◆ DATASET CONTENT
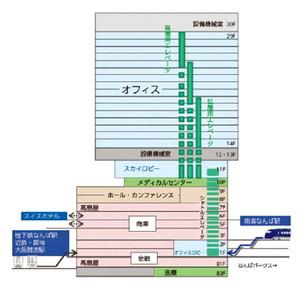 Osakanankai150611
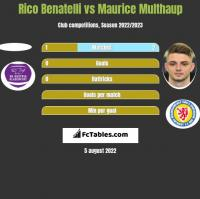 Rico Benatelli vs Maurice Multhaup h2h player stats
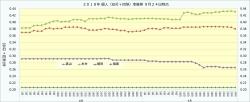 2018年個人(安打+四球)率推移1_9月24日時点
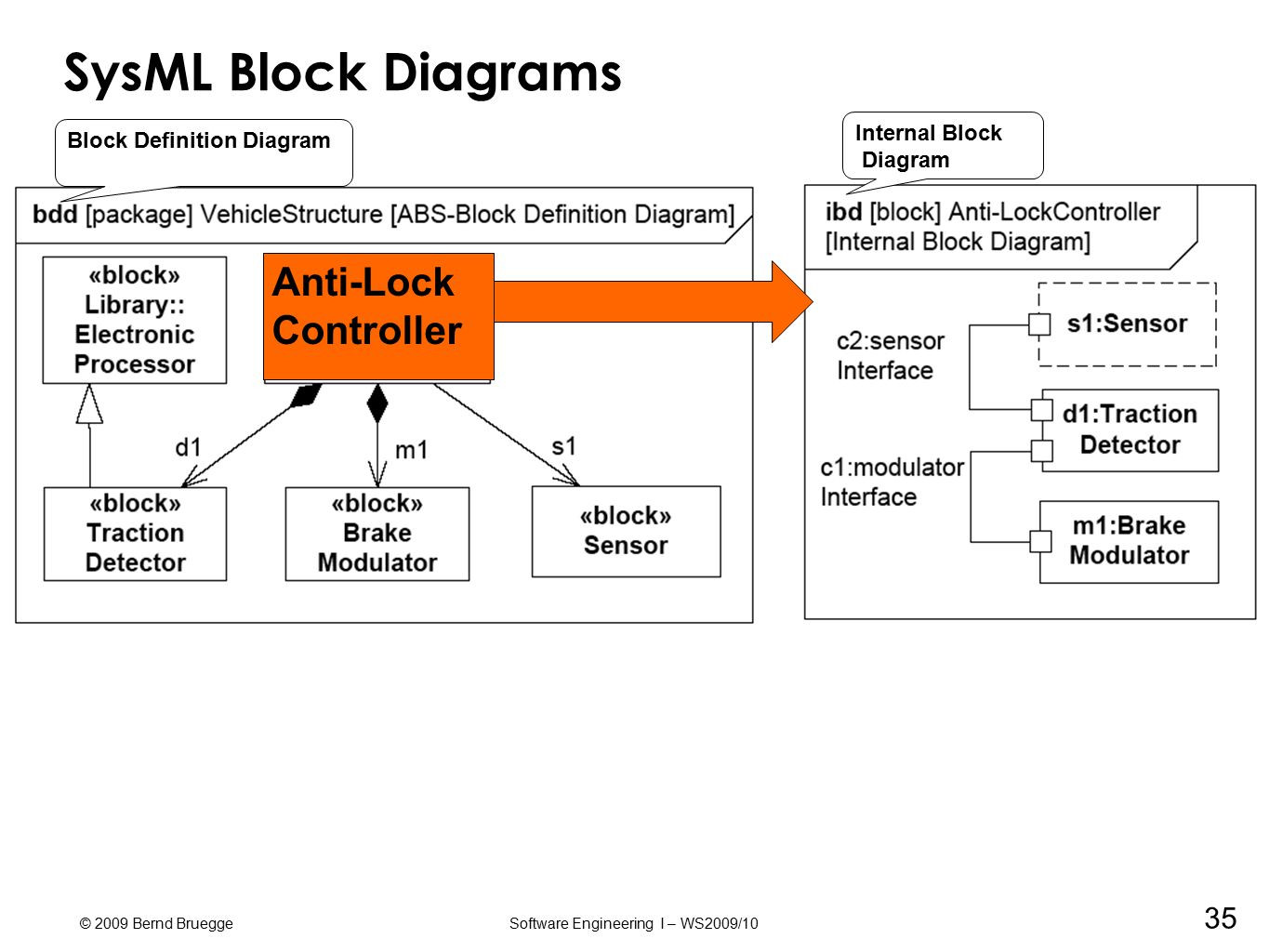 Block Definition Diagram Interfaces Great Installation Of Wiring Explanation Sysml A Modeling Language For Systems Ppt Download Rh Slideplayer Com Simple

◆ AIM OF THE TASK
The pictures alone are to be left out when the data above is copied; all else must match exactly.

◆ EXERCISE OUTPUT
 Osakanankai150611
 Rico Benatelli vs Maurice Multhaup h2h player stats
 2018年個人(安打+四球)率推移1_9月24日時点
 Block Definition Diagram Interfaces Great Installation Of Wiring Explanation Sysml A Modeling Language For Systems Ppt Download Rh Slideplayer Com Simple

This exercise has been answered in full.